To make this file work, replace YOURNAME with your proper address (check pwd in the directory that holds tsp.py). This has two 'placeholder' fields that are INPUT_FILE and JOB_NAME that will be automatically replaced by their proper contents with the submit_multi script-- check out the sed commands in submit_multi:

    % cat submit_multi
    <-- MORE TEXT -->
     # Modify our submission file with the correct info
    sed -i 's/{JOB_NAME}/'"$input"'/' "$sub_file"
    sed -i 's!{INPUT_FILE}!'"$dir_name/$input"'!' "$sub_file"
    <-- MORE TEXT -->

These lines replace JOB_NAME by the variable $input, and replace INPUT_FILE by one of the input files in the inputs directory. Once you modify submit_template and ensure the path to tsp.py is correct, you can run the submit_multi script with ./submit_multi. In the resultant tsp_*.in folders, there are output files *.out that will give the shortest paths for each input file *.in. Therefore, you have successfully parallelized this code! The only difference on a supercomputer is that instead of bash submission_script.sh, you will run sbatch submission_script.sh which will run the program on the supercomputer on some explicitly specified way (described in the submit_template).

The end

Thanks for attending! If there is any extra time, we can discuss any lingering questions you might have.

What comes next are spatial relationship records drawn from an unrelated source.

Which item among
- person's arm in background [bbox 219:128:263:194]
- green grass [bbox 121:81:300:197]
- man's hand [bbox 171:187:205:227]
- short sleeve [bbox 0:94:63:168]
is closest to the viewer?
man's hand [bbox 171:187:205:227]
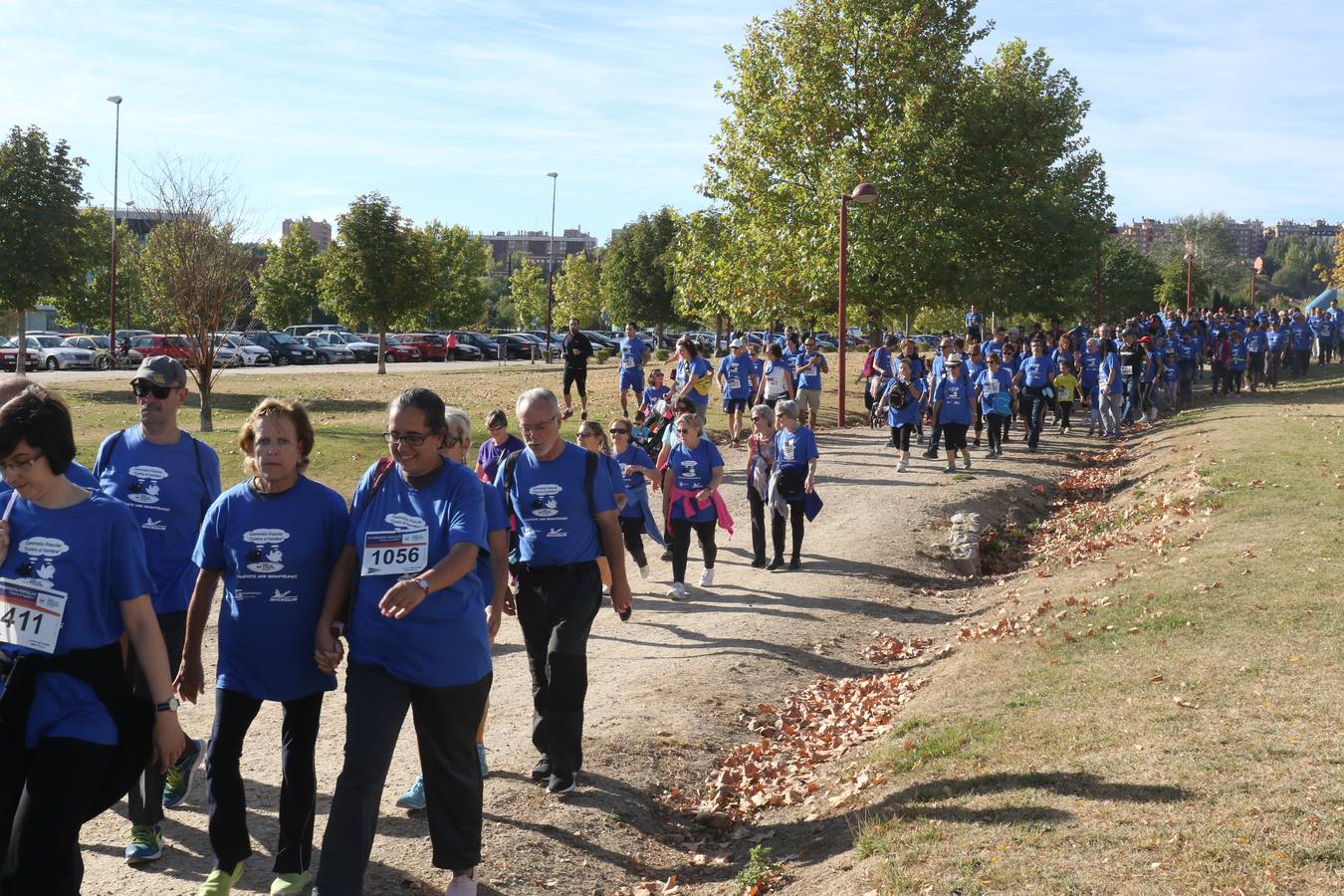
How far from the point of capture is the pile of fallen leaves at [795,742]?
6.84 meters

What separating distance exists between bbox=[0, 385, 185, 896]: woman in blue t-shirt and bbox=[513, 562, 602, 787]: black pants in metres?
2.48

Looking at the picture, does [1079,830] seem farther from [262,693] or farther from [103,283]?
[103,283]

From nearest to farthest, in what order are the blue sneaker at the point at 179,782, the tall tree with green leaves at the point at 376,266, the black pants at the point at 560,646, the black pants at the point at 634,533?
the blue sneaker at the point at 179,782 < the black pants at the point at 560,646 < the black pants at the point at 634,533 < the tall tree with green leaves at the point at 376,266

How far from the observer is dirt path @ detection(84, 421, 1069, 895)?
563 centimetres

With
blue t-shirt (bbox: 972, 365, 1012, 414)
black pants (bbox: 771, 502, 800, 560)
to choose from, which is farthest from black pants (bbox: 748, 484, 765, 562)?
blue t-shirt (bbox: 972, 365, 1012, 414)

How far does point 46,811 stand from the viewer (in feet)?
12.7

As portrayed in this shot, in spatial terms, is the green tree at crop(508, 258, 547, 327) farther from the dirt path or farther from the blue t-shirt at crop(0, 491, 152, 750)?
the blue t-shirt at crop(0, 491, 152, 750)

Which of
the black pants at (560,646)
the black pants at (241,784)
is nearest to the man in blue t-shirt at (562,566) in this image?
the black pants at (560,646)

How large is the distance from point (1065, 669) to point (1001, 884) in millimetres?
3472

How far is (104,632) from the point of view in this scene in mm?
4082

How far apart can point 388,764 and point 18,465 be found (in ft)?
5.52

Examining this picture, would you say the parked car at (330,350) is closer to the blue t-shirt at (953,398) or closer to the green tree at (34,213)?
the green tree at (34,213)

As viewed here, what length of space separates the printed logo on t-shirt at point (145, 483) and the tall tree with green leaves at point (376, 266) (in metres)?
41.5

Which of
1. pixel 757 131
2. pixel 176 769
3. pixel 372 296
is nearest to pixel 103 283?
pixel 372 296
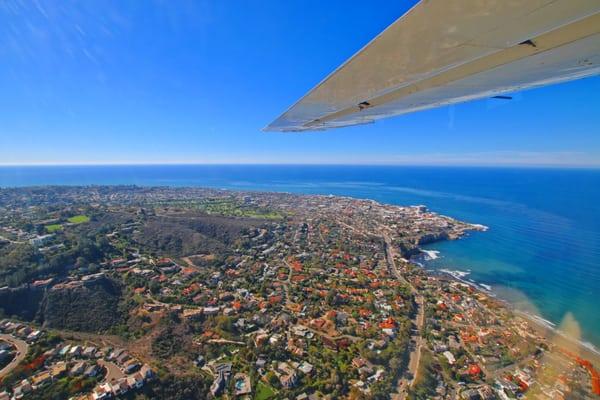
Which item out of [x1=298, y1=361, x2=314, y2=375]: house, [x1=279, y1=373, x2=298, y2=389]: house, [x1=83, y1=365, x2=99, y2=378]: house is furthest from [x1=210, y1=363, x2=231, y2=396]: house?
Result: [x1=83, y1=365, x2=99, y2=378]: house

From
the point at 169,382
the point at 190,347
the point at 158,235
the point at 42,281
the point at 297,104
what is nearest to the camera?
the point at 297,104

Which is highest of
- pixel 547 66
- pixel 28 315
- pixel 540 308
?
pixel 547 66

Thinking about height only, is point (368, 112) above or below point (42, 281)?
above

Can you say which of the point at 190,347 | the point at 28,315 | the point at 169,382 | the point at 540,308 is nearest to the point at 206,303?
the point at 190,347

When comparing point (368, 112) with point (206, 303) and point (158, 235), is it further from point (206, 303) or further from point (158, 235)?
point (158, 235)

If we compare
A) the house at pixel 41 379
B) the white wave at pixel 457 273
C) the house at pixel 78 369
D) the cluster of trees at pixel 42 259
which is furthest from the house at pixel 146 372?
the white wave at pixel 457 273

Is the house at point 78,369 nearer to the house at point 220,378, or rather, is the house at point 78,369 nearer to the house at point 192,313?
the house at point 192,313

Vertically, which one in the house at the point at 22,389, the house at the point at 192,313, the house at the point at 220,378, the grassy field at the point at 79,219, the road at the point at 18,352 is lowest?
the house at the point at 220,378

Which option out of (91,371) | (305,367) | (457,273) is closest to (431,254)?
(457,273)

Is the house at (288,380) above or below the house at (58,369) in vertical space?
below
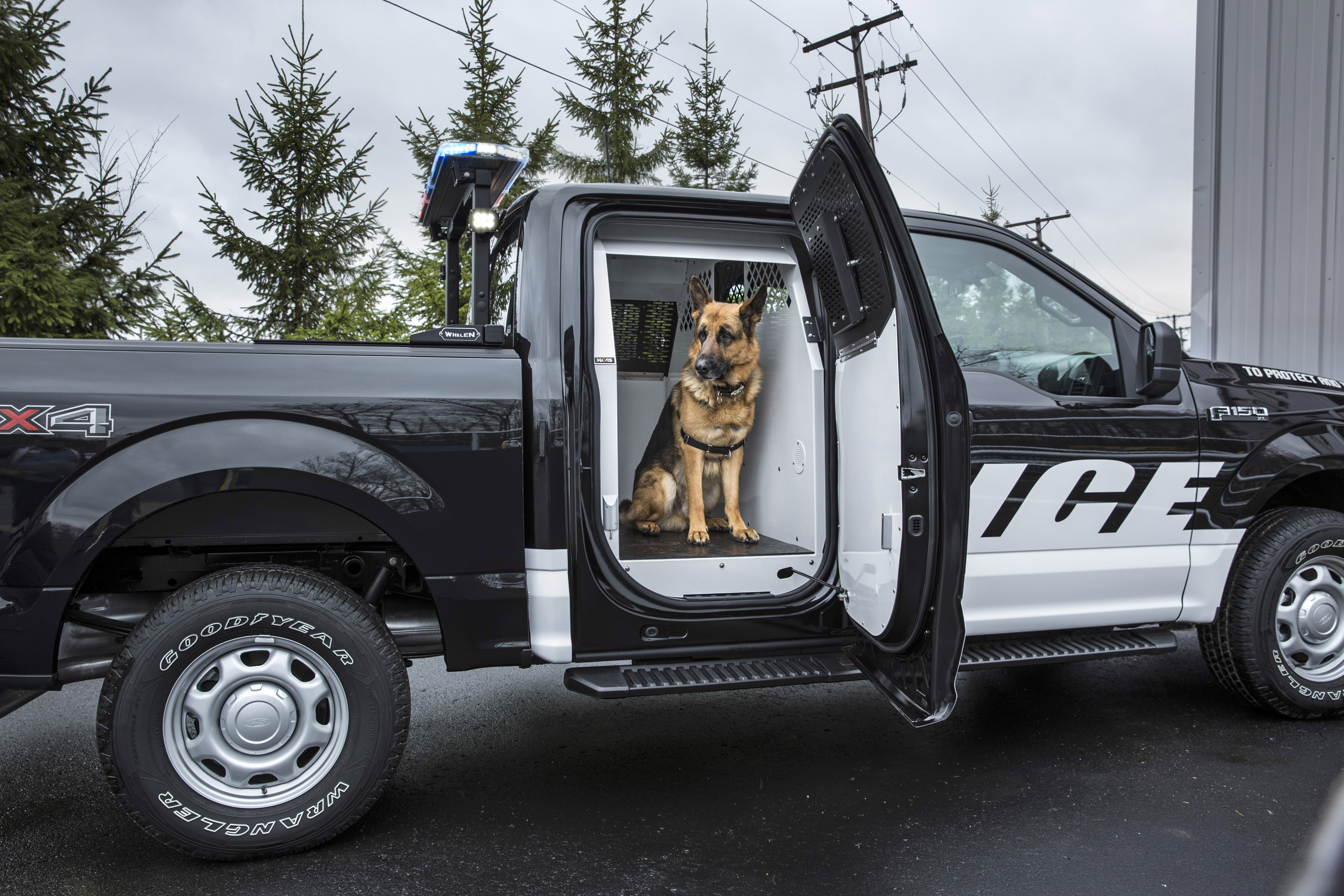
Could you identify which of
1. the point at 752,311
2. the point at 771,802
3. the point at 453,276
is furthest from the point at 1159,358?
the point at 453,276

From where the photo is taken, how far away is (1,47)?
7309 mm

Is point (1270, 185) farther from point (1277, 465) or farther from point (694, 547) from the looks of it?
point (694, 547)

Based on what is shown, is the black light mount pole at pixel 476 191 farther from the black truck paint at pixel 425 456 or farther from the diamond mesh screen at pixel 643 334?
the diamond mesh screen at pixel 643 334

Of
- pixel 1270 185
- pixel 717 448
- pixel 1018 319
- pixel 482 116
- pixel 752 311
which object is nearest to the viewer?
pixel 1018 319

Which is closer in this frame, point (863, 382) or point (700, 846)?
point (700, 846)

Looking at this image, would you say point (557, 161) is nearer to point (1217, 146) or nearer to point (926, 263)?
point (1217, 146)

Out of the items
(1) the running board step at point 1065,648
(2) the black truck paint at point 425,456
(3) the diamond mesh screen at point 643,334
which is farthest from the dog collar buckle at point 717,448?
(1) the running board step at point 1065,648

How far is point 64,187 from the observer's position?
7703 millimetres

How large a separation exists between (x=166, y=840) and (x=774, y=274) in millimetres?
3322

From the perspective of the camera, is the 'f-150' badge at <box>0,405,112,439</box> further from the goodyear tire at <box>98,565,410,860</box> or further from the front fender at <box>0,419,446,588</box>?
the goodyear tire at <box>98,565,410,860</box>

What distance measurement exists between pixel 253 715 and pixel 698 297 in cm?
264

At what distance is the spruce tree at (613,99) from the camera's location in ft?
45.8

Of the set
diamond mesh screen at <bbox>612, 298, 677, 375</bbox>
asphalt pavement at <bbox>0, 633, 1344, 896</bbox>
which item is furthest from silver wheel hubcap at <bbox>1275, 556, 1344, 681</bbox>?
diamond mesh screen at <bbox>612, 298, 677, 375</bbox>

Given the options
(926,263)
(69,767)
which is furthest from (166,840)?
(926,263)
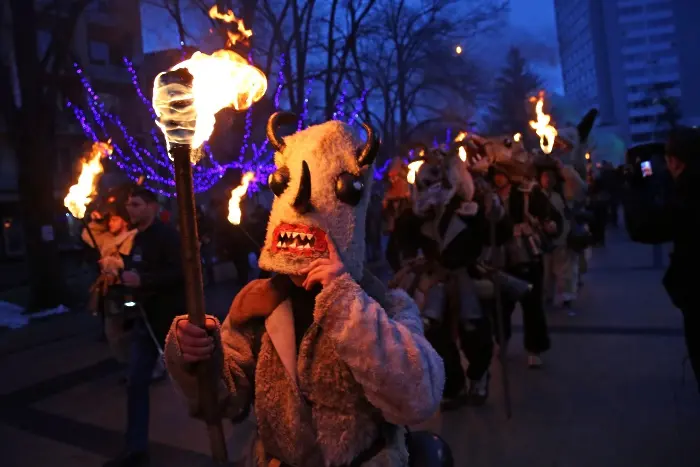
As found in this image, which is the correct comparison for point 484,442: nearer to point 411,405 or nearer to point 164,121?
point 411,405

I hope you learned a bit of Linux and are comfortable working in the command line. I am planning on running these sessions again in the future-- would any of you be interested in attending and working as a helper in the future? What improvements would you like to see for the sessions? Are there topics you would like for me to cover in more detail? What were the most useful, and least useful things I did? Thanks for your time!